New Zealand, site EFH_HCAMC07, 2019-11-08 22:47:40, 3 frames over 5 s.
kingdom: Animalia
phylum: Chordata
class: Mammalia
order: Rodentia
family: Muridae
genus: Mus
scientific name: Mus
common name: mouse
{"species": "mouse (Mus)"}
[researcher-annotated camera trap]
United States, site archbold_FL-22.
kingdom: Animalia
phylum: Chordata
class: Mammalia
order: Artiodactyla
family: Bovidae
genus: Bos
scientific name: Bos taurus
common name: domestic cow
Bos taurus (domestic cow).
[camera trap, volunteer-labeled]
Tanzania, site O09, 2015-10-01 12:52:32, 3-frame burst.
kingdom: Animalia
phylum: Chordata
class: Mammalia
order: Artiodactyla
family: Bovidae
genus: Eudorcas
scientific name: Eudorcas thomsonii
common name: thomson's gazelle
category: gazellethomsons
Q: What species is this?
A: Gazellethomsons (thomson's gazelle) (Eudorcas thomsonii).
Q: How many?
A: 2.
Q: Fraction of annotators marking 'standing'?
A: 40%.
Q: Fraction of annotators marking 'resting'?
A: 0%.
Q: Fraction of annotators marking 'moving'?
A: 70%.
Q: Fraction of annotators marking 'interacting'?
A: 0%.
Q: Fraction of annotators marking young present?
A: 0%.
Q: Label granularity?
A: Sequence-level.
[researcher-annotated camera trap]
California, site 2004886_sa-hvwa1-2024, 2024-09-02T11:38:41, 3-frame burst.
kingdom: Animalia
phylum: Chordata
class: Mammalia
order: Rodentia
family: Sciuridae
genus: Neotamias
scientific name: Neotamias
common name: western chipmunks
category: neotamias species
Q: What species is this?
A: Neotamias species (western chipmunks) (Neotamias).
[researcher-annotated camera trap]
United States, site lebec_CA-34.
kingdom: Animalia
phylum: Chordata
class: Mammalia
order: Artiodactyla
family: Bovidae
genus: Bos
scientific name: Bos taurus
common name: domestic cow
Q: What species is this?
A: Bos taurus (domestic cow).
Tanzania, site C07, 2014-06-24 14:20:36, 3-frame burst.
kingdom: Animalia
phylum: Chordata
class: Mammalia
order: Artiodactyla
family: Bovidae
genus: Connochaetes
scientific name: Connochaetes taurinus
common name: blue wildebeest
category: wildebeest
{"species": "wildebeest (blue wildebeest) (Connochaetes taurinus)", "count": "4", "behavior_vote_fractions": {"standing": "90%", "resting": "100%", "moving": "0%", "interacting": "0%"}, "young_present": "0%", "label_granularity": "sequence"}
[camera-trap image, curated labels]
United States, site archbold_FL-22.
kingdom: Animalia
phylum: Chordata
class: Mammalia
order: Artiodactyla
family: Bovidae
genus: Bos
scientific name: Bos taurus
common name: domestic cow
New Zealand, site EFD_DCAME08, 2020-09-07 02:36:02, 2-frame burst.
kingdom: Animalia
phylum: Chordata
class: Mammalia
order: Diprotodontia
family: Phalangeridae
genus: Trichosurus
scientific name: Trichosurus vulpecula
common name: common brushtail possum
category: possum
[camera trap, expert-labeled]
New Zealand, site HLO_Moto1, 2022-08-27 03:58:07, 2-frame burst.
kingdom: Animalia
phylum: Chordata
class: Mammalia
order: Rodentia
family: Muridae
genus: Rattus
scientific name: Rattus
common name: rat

—————

Task prompt:
Write out every entry verbatim.

Task output:
New Zealand, site EFH_HCAMC07, 2019-11-08 22:47:40, 3 frames over 5 s.
kingdom: Animalia
phylum: Chordata
class: Mammalia
order: Rodentia
family: Muridae
genus: Mus
scientific name: Mus
common name: mouse
{"species": "mouse (Mus)"}
[researcher-annotated camera trap]
United States, site archbold_FL-22.
kingdom: Animalia
phylum: Chordata
class: Mammalia
order: Artiodactyla
family: Bovidae
genus: Bos
scientific name: Bos taurus
common name: domestic cow
Bos taurus (domestic cow).
[camera trap, volunteer-labeled]
Tanzania, site O09, 2015-10-01 12:52:32, 3-frame burst.
kingdom: Animalia
phylum: Chordata
class: Mammalia
order: Artiodactyla
family: Bovidae
genus: Eudorcas
scientific name: Eudorcas thomsonii
common name: thomson's gazelle
category: gazellethomsons
Q: What species is this?
A: Gazellethomsons (thomson's gazelle) (Eudorcas thomsonii).
Q: How many?
A: 2.
Q: Fraction of annotators marking 'standing'?
A: 40%.
Q: Fraction of annotators marking 'resting'?
A: 0%.
Q: Fraction of annotators marking 'moving'?
A: 70%.
Q: Fraction of annotators marking 'interacting'?
A: 0%.
Q: Fraction of annotators marking young present?
A: 0%.
Q: Label granularity?
A: Sequence-level.
[researcher-annotated camera trap]
California, site 2004886_sa-hvwa1-2024, 2024-09-02T11:38:41, 3-frame burst.
kingdom: Animalia
phylum: Chordata
class: Mammalia
order: Rodentia
family: Sciuridae
genus: Neotamias
scientific name: Neotamias
common name: western chipmunks
category: neotamias species
Q: What species is this?
A: Neotamias species (western chipmunks) (Neotamias).
[researcher-annotated camera trap]
United States, site lebec_CA-34.
kingdom: Animalia
phylum: Chordata
class: Mammalia
order: Artiodactyla
family: Bovidae
genus: Bos
scientific name: Bos taurus
common name: domestic cow
Q: What species is this?
A: Bos taurus (domestic cow).
Tanzania, site C07, 2014-06-24 14:20:36, 3-frame burst.
kingdom: Animalia
phylum: Chordata
class: Mammalia
order: Artiodactyla
family: Bovidae
genus: Connochaetes
scientific name: Connochaetes taurinus
common name: blue wildebeest
category: wildebeest
{"species": "wildebeest (blue wildebeest) (Connochaetes taurinus)", "count": "4", "behavior_vote_fractions": {"standing": "90%", "resting": "100%", "moving": "0%", "interacting": "0%"}, "young_present": "0%", "label_granularity": "sequence"}
[camera-trap image, curated labels]
United States, site archbold_FL-22.
kingdom: Animalia
phylum: Chordata
class: Mammalia
order: Artiodactyla
family: Bovidae
genus: Bos
scientific name: Bos taurus
common name: domestic cow
New Zealand, site EFD_DCAME08, 2020-09-07 02:36:02, 2-frame burst.
kingdom: Animalia
phylum: Chordata
class: Mammalia
order: Diprotodontia
family: Phalangeridae
genus: Trichosurus
scientific name: Trichosurus vulpecula
common name: common brushtail possum
category: possum
[camera trap, expert-labeled]
New Zealand, site HLO_Moto1, 2022-08-27 03:58:07, 2-frame burst.
kingdom: Animalia
phylum: Chordata
class: Mammalia
order: Rodentia
family: Muridae
genus: Rattus
scientific name: Rattus
common name: rat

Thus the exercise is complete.